The Glass Castle by Jeannette Walls
I finally got around to reading this memoir, and I am so glad I did. In the book, Walls writes about her non-traditional, poverty-stricken upbringing by parents who could be loving, spontaneous, neglectful, and abusive in many of the same moments. Despite the obviously terrible circumstances of her upbringing, Walls writes about her family with a lot of love and tenderness, and brings an adult perspective to her parents that I think is an important part of making the book seem less bitter than it could have been. It’s a remarkable piece of work that’s earned accolades.
Portage by Sue Leaf
This is, perhaps, the most unexpected great book of my reading year. I picked up this memoir while on a trip to the North Shore of Minnesota and absolutely devoured it.
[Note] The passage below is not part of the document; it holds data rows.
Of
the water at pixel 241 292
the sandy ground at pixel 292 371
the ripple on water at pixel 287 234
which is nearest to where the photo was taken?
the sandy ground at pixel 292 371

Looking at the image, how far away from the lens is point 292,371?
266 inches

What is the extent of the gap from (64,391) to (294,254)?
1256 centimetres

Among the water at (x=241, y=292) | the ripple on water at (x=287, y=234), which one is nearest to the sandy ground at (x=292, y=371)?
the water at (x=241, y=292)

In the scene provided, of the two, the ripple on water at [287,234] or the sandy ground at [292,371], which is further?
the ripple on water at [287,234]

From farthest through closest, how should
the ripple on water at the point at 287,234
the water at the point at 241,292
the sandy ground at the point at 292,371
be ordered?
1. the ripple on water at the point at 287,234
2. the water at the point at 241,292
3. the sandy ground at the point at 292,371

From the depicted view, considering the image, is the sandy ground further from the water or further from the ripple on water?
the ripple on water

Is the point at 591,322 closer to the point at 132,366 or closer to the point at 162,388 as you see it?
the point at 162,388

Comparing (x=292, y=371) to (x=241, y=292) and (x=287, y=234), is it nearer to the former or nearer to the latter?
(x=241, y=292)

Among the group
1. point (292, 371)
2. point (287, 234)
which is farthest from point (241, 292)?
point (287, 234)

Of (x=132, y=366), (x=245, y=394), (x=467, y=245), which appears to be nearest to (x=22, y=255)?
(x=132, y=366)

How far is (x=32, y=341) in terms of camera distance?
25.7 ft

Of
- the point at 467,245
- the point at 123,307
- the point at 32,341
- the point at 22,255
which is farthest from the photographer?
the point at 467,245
Leaf writes about her family’s experiences as canoeists, beginning with early trips to the Boundary Waters with her husband and ending with local river excursions with her grown children and their families. It’s a fascinating book about nature, wild places, relationships, and lessons we can learn when we let ourselves explore somewhere new. I totally loved it and have gushed about it pretty constantly ever since.
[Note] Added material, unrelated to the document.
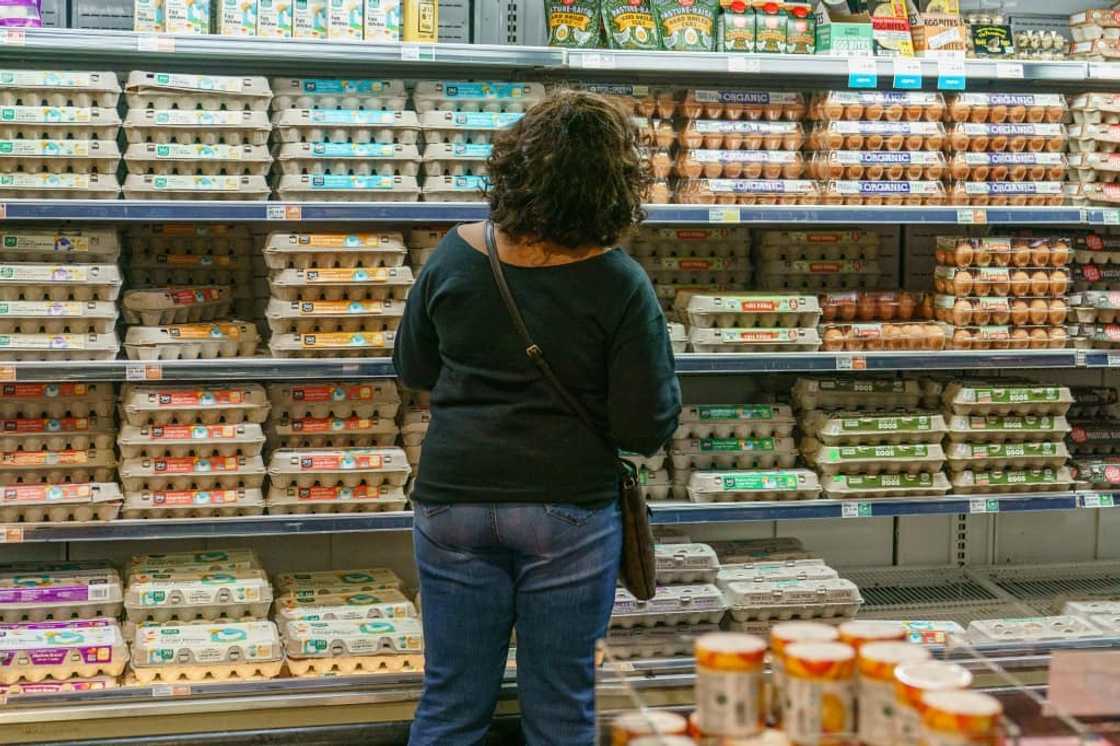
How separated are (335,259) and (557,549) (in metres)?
Result: 1.65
The Family Gene by Joselin Linder
I love good medical mystery nonfiction, and this book certainly did not disappoint. For years, members of Linder’s family have come down with a deadly illness that doctors cannot explain. As Linder struggled to understand her own version of the illness – a blocked liver, swollen legs, and a heart murmur – researchers she spoke with suggested that the illness haunting her family may actually be a private genetic mutation. In the book, Linder explores her family’s medical history, the development of gene science, and what it’s like to be a young woman with a potentially fatal mutation making choices that would affect generations to come. I was gripped by this book from the first page, and will be recommending it often.
And finally, my nonfiction honorable mentions. All of these books were excellent too: Cork Dork by Briana Bosker, Dark Money by Jane Mayer, Evicted by Matthew Desmond, Wedding Toasts I’ll Never Give by Ada Calhoun, What Happened by Hillary Clinton, Reset by Ellen Pao, and Killers of the Flower Moon by David Grann.